Prompt:
Every line below that holds the word "trap" counts once; please tally them and give only the total.

:: Input data ::

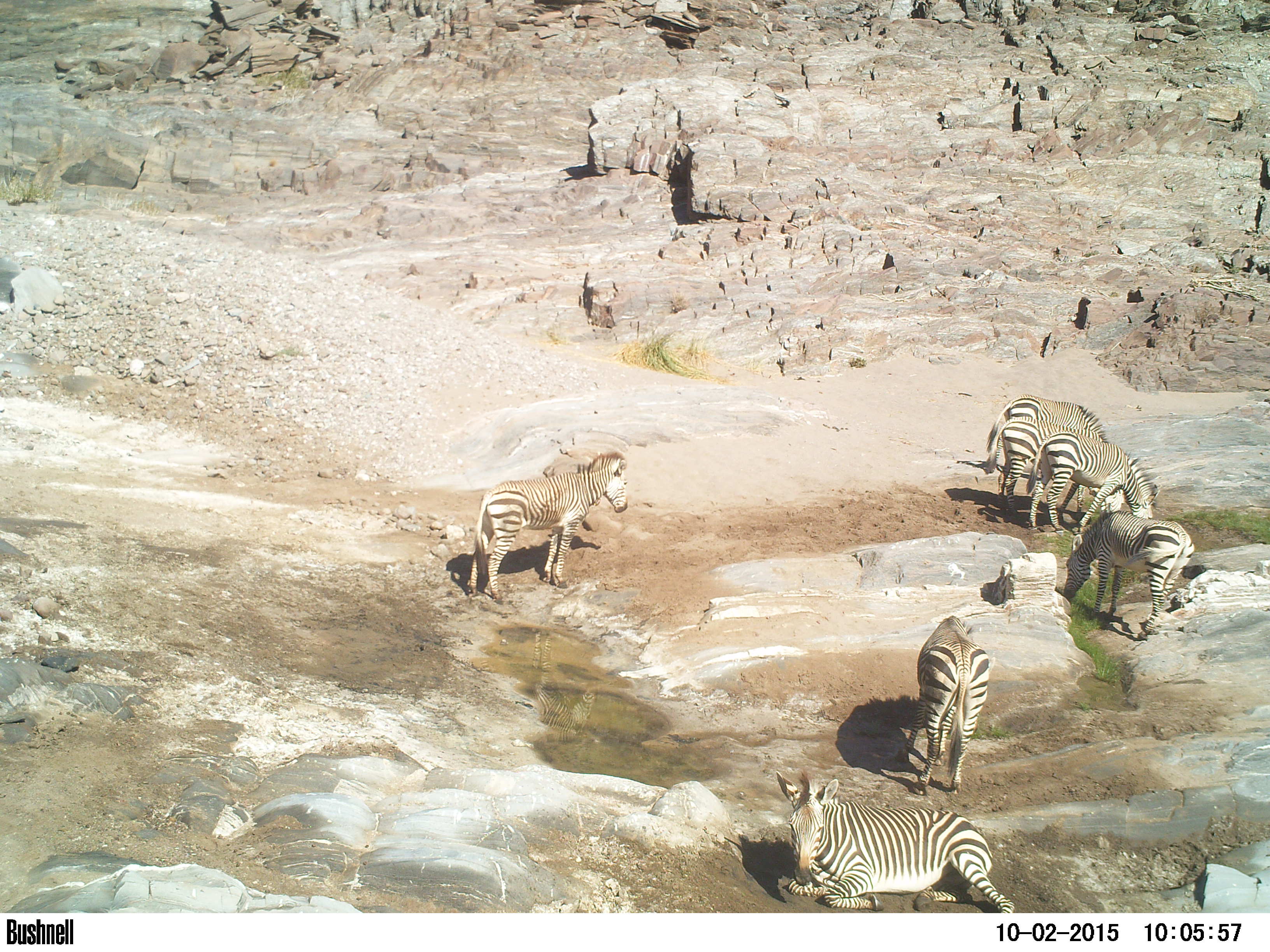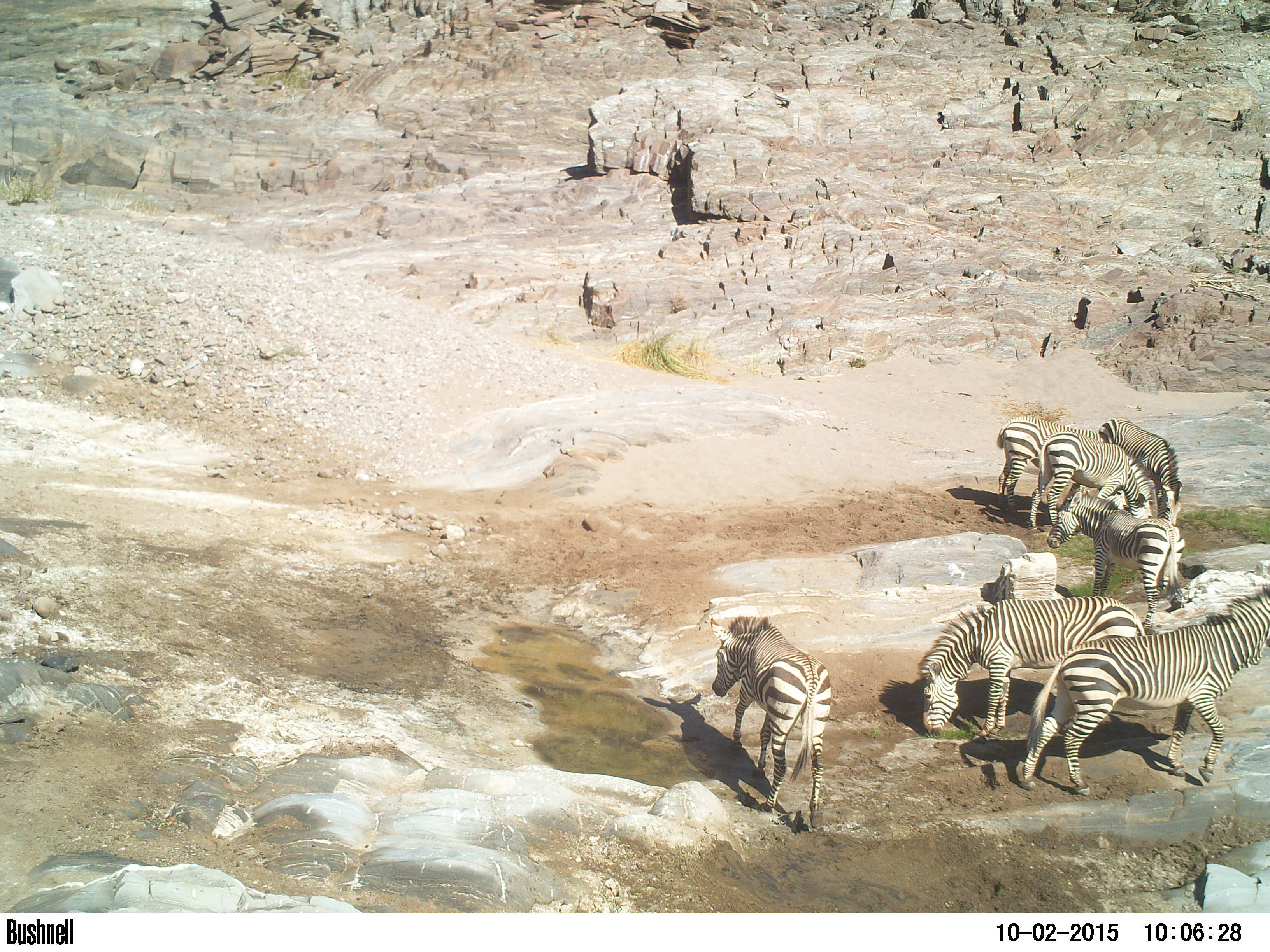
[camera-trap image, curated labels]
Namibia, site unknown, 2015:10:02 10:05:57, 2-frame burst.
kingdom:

:::
:: Input data ::

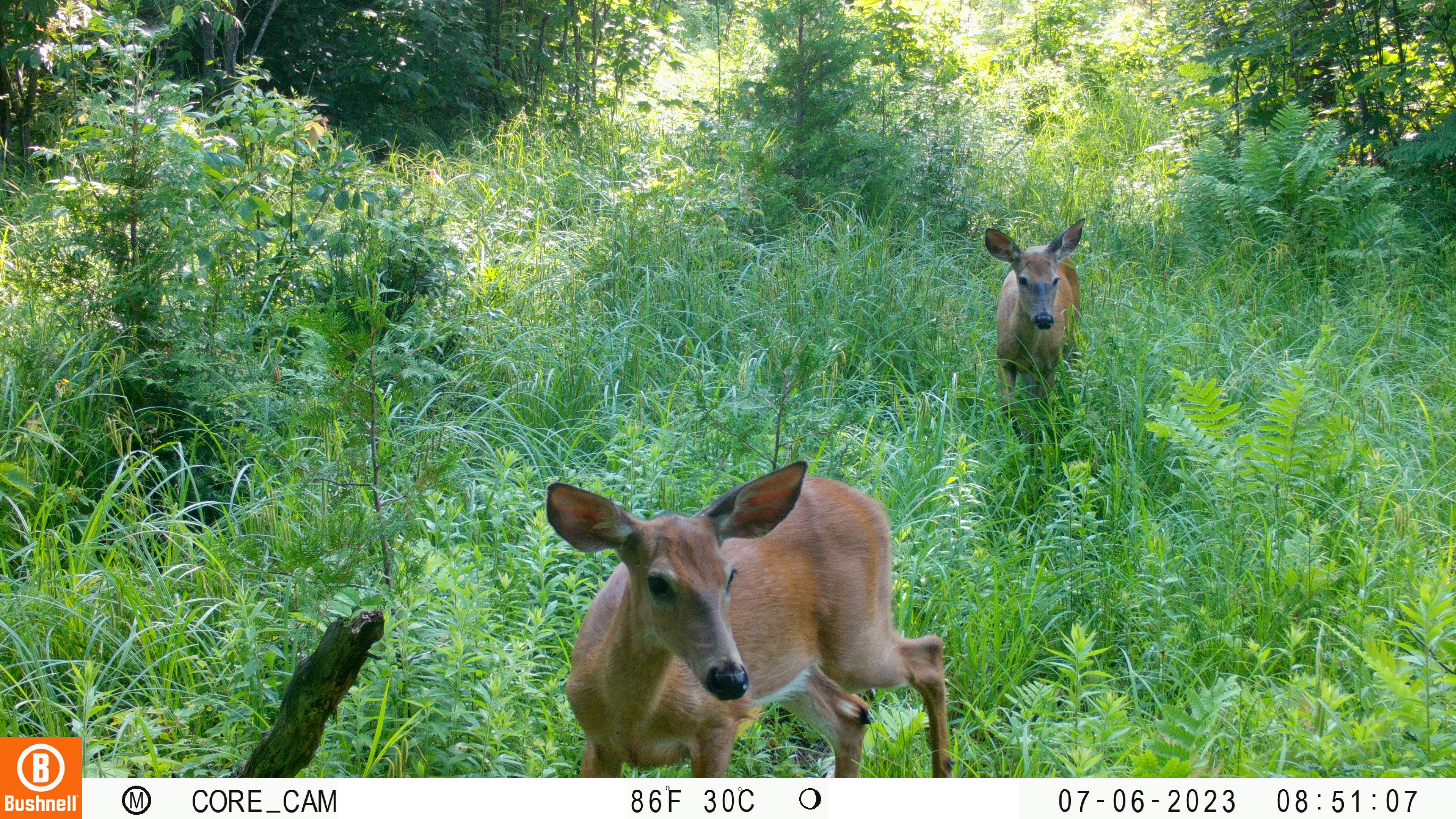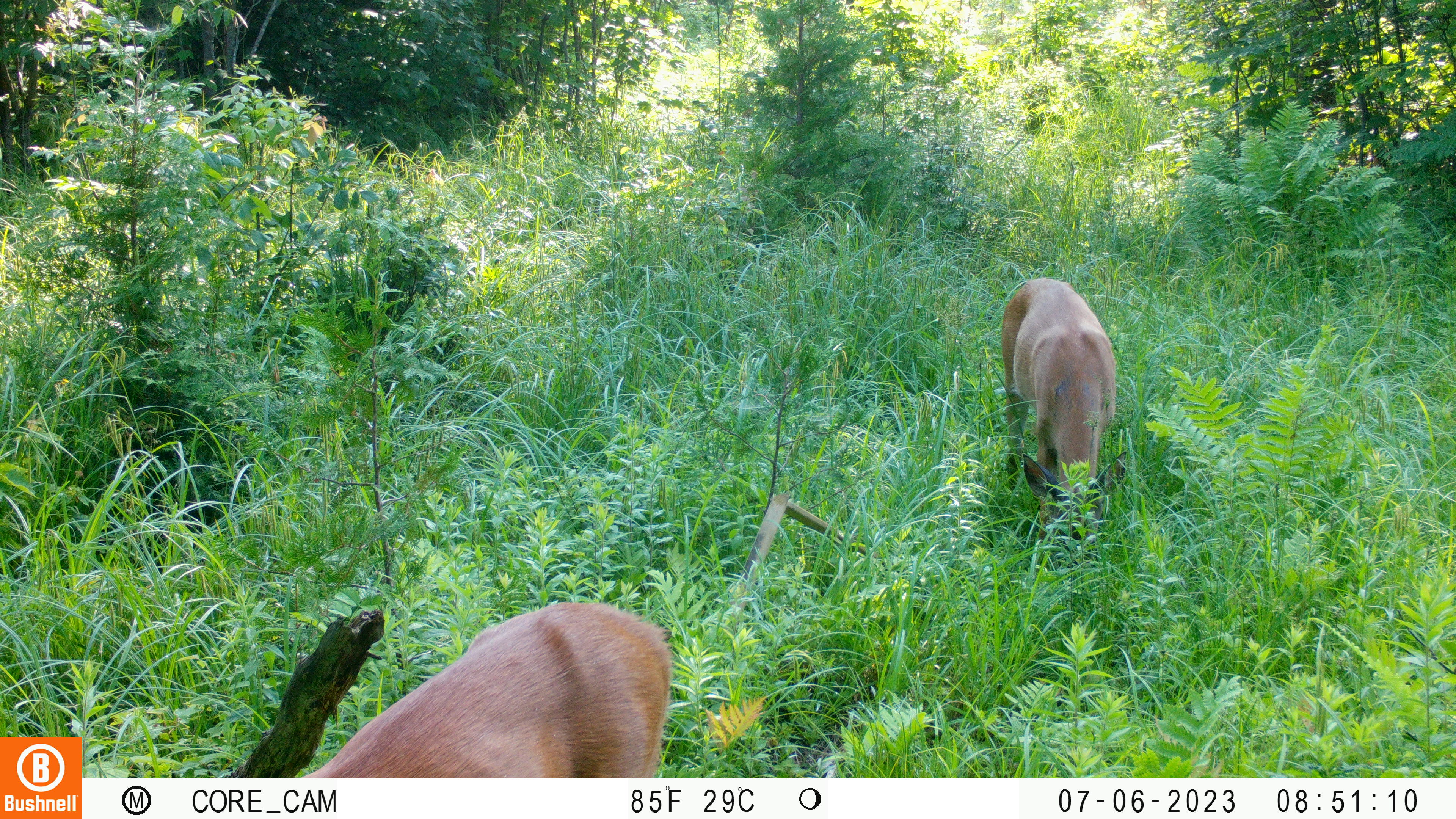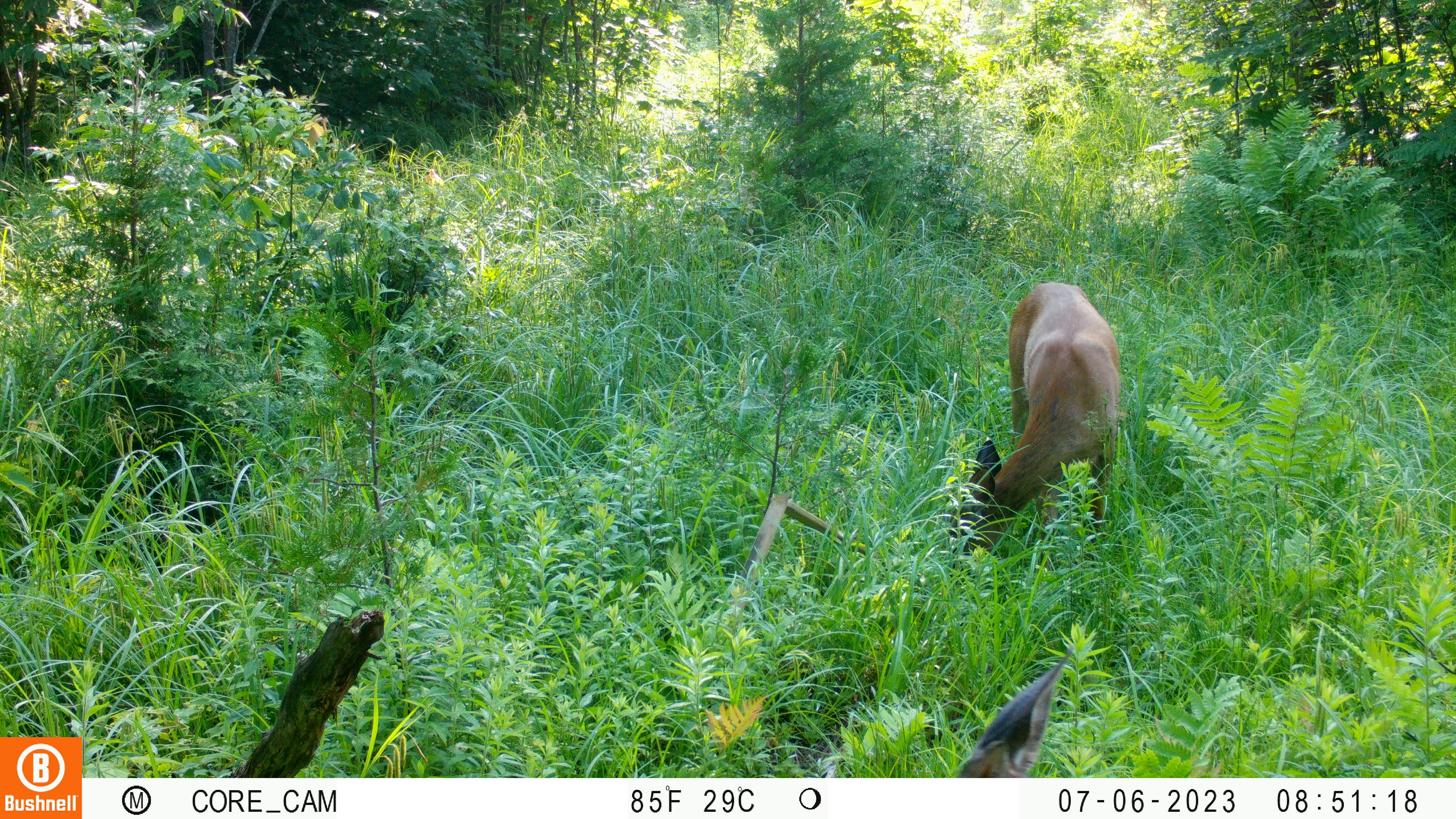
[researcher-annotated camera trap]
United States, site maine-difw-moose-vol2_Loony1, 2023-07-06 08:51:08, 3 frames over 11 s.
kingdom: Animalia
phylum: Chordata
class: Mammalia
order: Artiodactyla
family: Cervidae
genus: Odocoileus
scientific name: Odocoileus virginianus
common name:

:::

Answer for the task:
2